Defendant Earl Clayton Hastings appeals from a conviction and sentence entered in the United States District Court for the District of Vermont, after a jury trial before the Hon. Franklin S. Billings, Jr., Chief Judge. Hastings was found *370 guilty of several offenses based upon his knowing possession of a firearm found behind the driver’s seat of the van he had just driven across state lines. He was sentenced under the Guidelines to a term of imprisonment of 30 months, a period of supervised release of three years, and a special assessment of $150.

Hastings seeks a new trial on the ground that the jury was permitted to find him guilty of the offenses charged without finding that he knew the weapon was concealed in the rear of the van, and, further, seeks a judgment of acquittal because the evidence was allegedly insufficient to establish his knowledge of the weapon. He also challenges his sentence in two respects: the district court’s upward adjustment for obstruction of justice based on the defendant’s assault on his wife, a potential witness, shortly before trial, and its upward departure from the applicable Guidelines range on the ground that Hastings’ criminal history category did not adequately reflect the seriousness of his past criminal conduct. Because we conclude that the trial judge’s instructions to the jury improperly allowed it to convict without finding that the defendant knowingly possessed the firearm, but find that the evidence of knowing possession was sufficient to warrant submission to the jury, we reverse and remand for a new trial without reaching the sentencing issues.

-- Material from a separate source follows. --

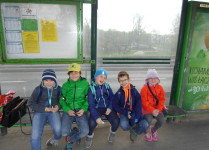 Dzieci siedzą na ławeczce na przystanku tramwajowym w czasie powrotu do szkoły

Late in the evening of July 27, 1988, police in Brattleboro, Vermont, were dispatched to the apartment of Mrs. Gayla Hastings, wife of the defendant, in response to a report of a domestic disturbance. Mrs. Hastings, whose eye was swollen and bleeding from a cut underneath, told the officers that Hastings had struck her in the face a number of times with his fist. She also stated that Hastings had driven off in his blue van and that “there was a machine gun in the vehicle.”

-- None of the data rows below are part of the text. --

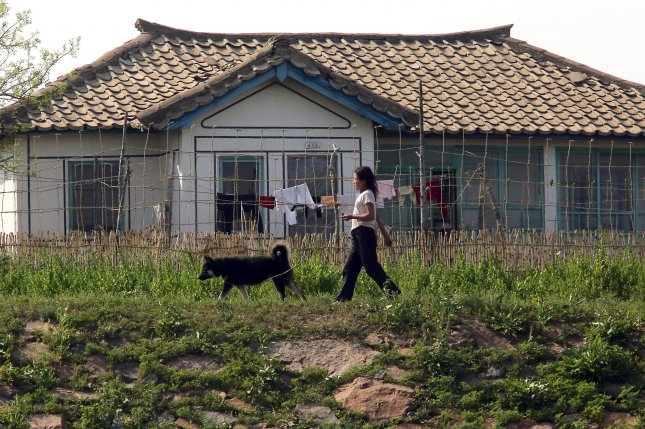 A North Korean woman walks her dog in a small village near the North Korean city Sinuiju, across the Yalu River from Dandong, China's largest border city with North Korea. Private ownership of land is being allowed in the country. File Photo by Stephen Shaver/UPI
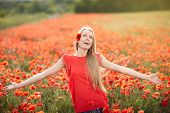 picture of poppy flower  - Lovely woman feeling happy on the poppy flower field. Beautiful woman in happiness and elated enjoyment with arms raised outstretched up enjoying nature, summertime leisure concept.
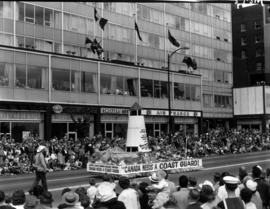 """Canada Needs a Coast Guard"" float in 1959 P.N.E. Opening Day Parade"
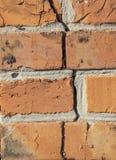 De oude bakstenen muur van een rode baksteen met barsten, bakstenen zette op cement stock foto's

The officers called in the rest of their units as well as the police in Hinsdale, New Hampshire, where Hastings had grown up, located directly across the river from Brat-tleboro. The Hinsdale police reported that Hastings had been observed at his family’s residence and that the defendant was traveling back towards Vermont in the blue van. Shortly thereafter, the Brattleboro police stopped the van on the highway and placed Hastings under arrest.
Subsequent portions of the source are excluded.